Lately, I’ve been reading a lot of self-help books and listening to a ton of self-help podcasts and I’ve noticed that there’s a theme that pervades almost all the self-helping there is out there. There’s one specific phrase that everyone will repeat to you until they’re blue in the face. “You need to show up for yourself.” Okay, I’m sorry, maybe I’m dense, but I’ve been thinking about that phrase a ton. I was getting frustrated because I didn’t understand what they were talking about…until this morning when I almost threw my computer against the wall.
About two months ago, I made a promise to myself that Fridays would be my days that I would set aside for writing. I try and use other days of the week, too, but my job takes up a lot of that time so I decided to carve out an entire working day that is just for my writing and me specifically. A day where I shut off my phone and my emails and just focus on the “other” part of my life. However, it seems, things have gotten in the way. Sorry…let me rephrase…I have let things get in the way.
I check my emails before I sit down to write, because “there’s just one or two that REALLY need a response,” but sitting down to write those one or two emails leads to 20 or 30 getting answered and then by the time I’m done answering the 30th email the people from the first email start responding and then I get caught up and need to make just one or two calls. And then I book just one appointment for the day because I’m sure I will still have time and I don’t really need eight hours for my writing.

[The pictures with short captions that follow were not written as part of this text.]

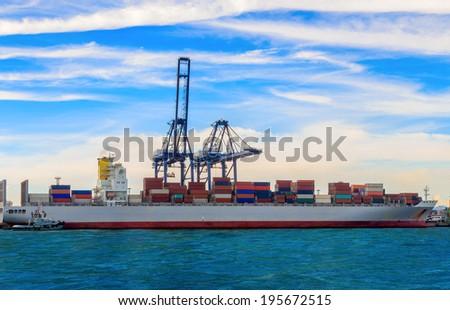 Cargo sea port and Sea cargo cranes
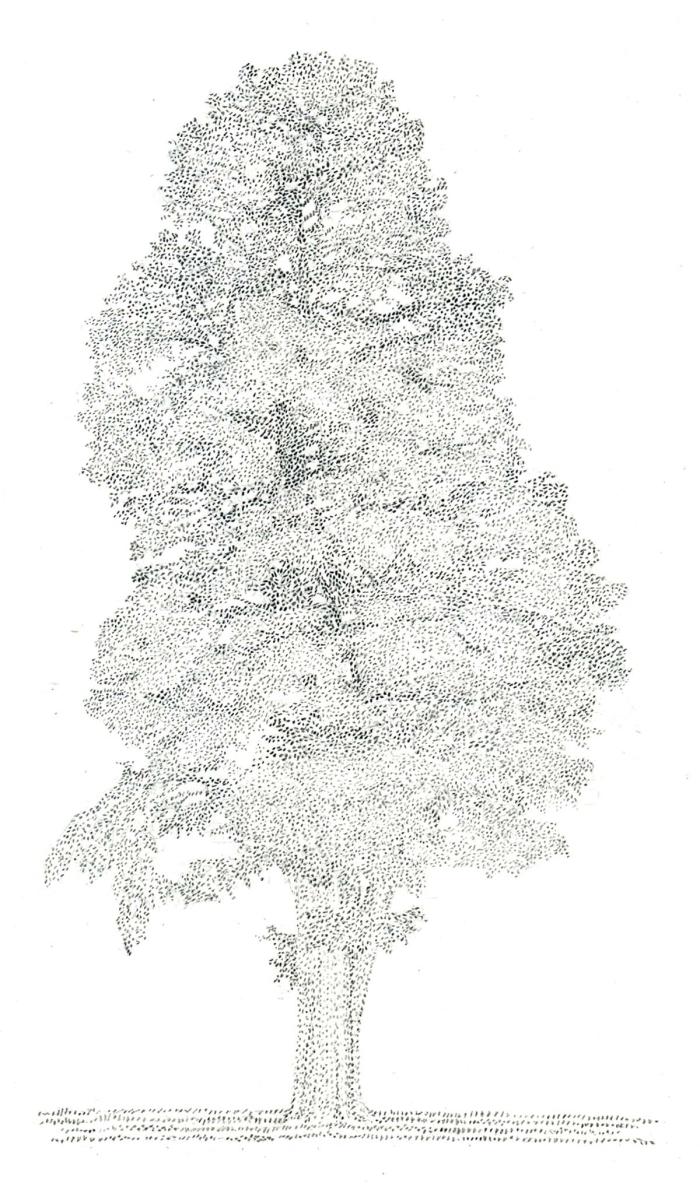 Harker Sawmp Cypress 2012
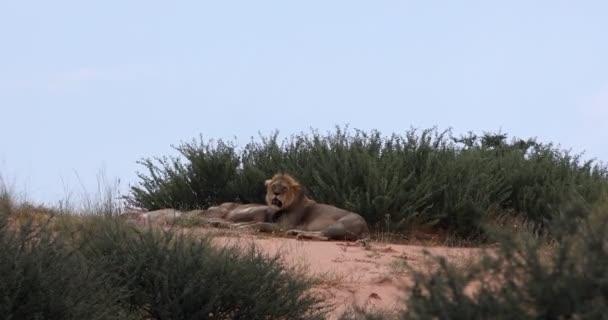 resting lion in Kalahari, South Africa wildlife safari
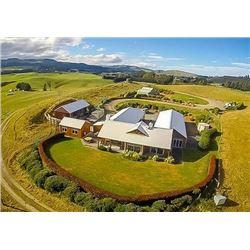 KAWEKA HUNTING NEW ZEALAND  FIVE-DAY 1 X 1 RED STAG HUNT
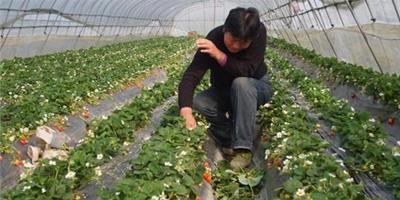 草莓種植,如何除草?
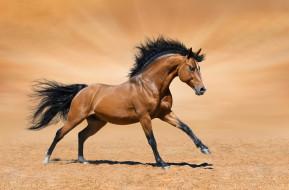 галоп, пустыня, песок, конь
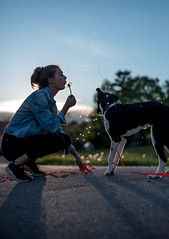 Playing with the dog (mripp) Tags: art kunst sky himmel summer sommer dog hund animal animals there tier hastier hundeschule girl playing outside drausen walking contra sun street strafe leica m10 summilux 50mm
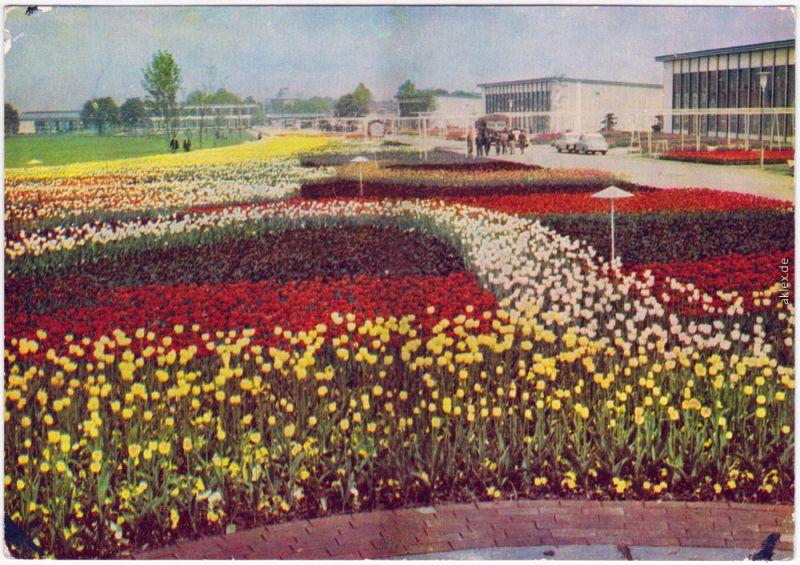Erfurt Internationale Gartenbauausstellung der DDR (IGA) 1962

I make excuse after excuse. I let time slip away and then I get mad at myself. I get so aggravated that suddenly my blissful Friday is over and I have to wait a week before I can dedicate a full day to what is so important to me.
That’s what happened this morning. A client needed this, a phone call came in for that, I wanted to get to the gym…the list could go on forever and then, when I sat down and really tried to write, I couldn’t think of anything because my brain was in a totally different mode.
When my brain is in “work” mode it’s hard to be creative. I came downstairs and started yelling near (not at) Domi, “I just don’t understand why people can’t leave me alone so I can freaking write. This is so stupid annoying. I am so pissed off and now I can’t think of anything. I’m walking around the block. This is ridiculous.” And I stormed out the front door.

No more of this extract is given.